■ Exercise text ■
········

Major collaboration aims to understand autism differences in boys, girls

Kevin Pelphrey, PhD, of the University of Virginia School of Medicine, is leading a major autism initiative that seeks to shed light on the differences in autism in boys and girls. Dan Addison | UVA

A pioneering autism researcher at the University of Virginia School of Medicine is spearheading an ambitious effort to understand how autism-spectrum disorders differ in boys and girls as part of the National Institutes of Health’s Autism Centers of Excellence Program.

Kevin Pelphrey, PhD, of UVA’s Department of Neurology, and a coalition of scientists at UVA and other top institutions are taking a multi-pronged approach to understanding a great mystery of autism: Why are four times more boys diagnosed with the condition than girls? The lack of information about autism’s manifestation in girls means many are never diagnosed and miss out on beneficial interventions, Pelphrey fears.

The researchers, including experts at UVA’s Curry School of Education, are following children over the course of many years, all the way to adulthood. They hope their research will shed light on autism-spectrum disorders (ASD), which affect one in 59 children, and also identify the best interventions for both girls and boys.

“Our goals include providing a much better understanding of the differences in how autism manifests in girls versus boys,” Pelphrey said. “We want to use the knowledge we gain to help us get the right treatment to the right individual at the right time.”

Differences in Boys and Girls

Pelphrey, Harrison-Wood Jefferson Scholars Foundation professor at UVA, uses high-tech brain scans to illuminate our understanding of ASD, but his research project goes far beyond that. Pelphrey and his collaborators are taking a four-pronged approach that:

  • Identifies sex differences in brain development in children with ASD;
  • Uses gene sequencing to link gene variations with degree of brain abnormality;
  • Uses those findings to predict children’s outcomes in adolescence and young adulthood;
  • And validates those findings via collaboration with people with ASD.

········

[Items stored from a collection]
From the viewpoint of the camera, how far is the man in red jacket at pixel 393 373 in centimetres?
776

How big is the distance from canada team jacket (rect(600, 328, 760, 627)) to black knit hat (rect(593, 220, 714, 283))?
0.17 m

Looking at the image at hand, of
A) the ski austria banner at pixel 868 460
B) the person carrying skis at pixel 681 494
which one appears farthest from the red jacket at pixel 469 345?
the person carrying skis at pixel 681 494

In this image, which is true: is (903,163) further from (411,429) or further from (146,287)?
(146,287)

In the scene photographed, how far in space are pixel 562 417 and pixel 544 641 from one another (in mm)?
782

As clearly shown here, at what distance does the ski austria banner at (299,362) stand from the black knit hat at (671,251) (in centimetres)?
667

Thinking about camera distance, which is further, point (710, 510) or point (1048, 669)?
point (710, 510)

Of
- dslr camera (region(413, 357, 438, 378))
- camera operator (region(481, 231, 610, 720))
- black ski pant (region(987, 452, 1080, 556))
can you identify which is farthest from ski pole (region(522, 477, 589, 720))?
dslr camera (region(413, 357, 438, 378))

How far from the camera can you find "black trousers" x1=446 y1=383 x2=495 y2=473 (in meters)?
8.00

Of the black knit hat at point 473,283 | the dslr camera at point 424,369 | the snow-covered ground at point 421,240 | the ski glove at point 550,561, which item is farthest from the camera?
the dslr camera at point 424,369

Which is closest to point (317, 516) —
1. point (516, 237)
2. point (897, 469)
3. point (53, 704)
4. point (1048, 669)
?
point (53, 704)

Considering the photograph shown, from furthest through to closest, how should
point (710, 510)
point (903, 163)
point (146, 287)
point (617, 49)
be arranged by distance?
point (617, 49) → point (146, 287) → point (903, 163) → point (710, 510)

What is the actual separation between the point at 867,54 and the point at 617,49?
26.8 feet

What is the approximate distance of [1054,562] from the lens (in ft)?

········

■ Your tasks ■
• a. Repeat the part of the autism article starting with "Differences in Boys and" and going on through "people with ASD.".
• b. According to the autism article, which National Institutes of Health program is the effort led by Kevin Pelphrey part of?
• c. Continue the article on autism differences in boys and girls from where it stops.
The records stand apart from the autism article and are separate material.

■ Responses ■
• a.
Differences in Boys and Girls

Pelphrey, Harrison-Wood Jefferson Scholars Foundation professor at UVA, uses high-tech brain scans to illuminate our understanding of ASD, but his research project goes far beyond that. Pelphrey and his collaborators are taking a four-pronged approach that:

  • Identifies sex differences in brain development in children with ASD;
  • Uses gene sequencing to link gene variations with degree of brain abnormality;
  • Uses those findings to predict children’s outcomes in adolescence and young adulthood;
  • And validates those findings via collaboration with people with ASD.

• b. The Autism Centers of Excellence Program.

• c.
The researchers hope to facilitate the transition into adulthood for people with ASD. Shedding light on ASD in girls is of particular importance, as that is an area of research that has been almost entirely overlooked, Pelphrey said.

“Our approach has the advantage of understanding how autism emerges out of interactions between genetic differences, changes in neural circuity and differences in thinking and acting,” Pelphrey said. “This better captures the complex and developmental nature of autism-spectrum disorders.”

Pelphrey and his colleagues have already published dozens of peer-reviewed scientific papers that shed important light on autism as part of their research collaboration. And they are excited about what discoveries lie ahead.

###

About the Autism Centers of Excellence Program

The research is supported by the National Institutes of Health’s Autism Centers of Excellence Program, grant R01MH100028. The program backs large, multidisciplinary studies that aim to determine the causes of autism and identify potential treatments.

Pelphrey holds joint appointments in the School of Medicine and UVA’s Curry School of Education. He is part of UVA’s Brain Institute, a university-wide effort to accelerate and enhance brain research.

Pelphrey’s recruitment to UVA was facilitated, in part, by the Jefferson Scholars Foundation, a group dedicated to attracting extraordinary minds who possess the highest qualities of leadership, scholarship and citizenship. UVA’s Curry School also played an important role in bringing him to UVA.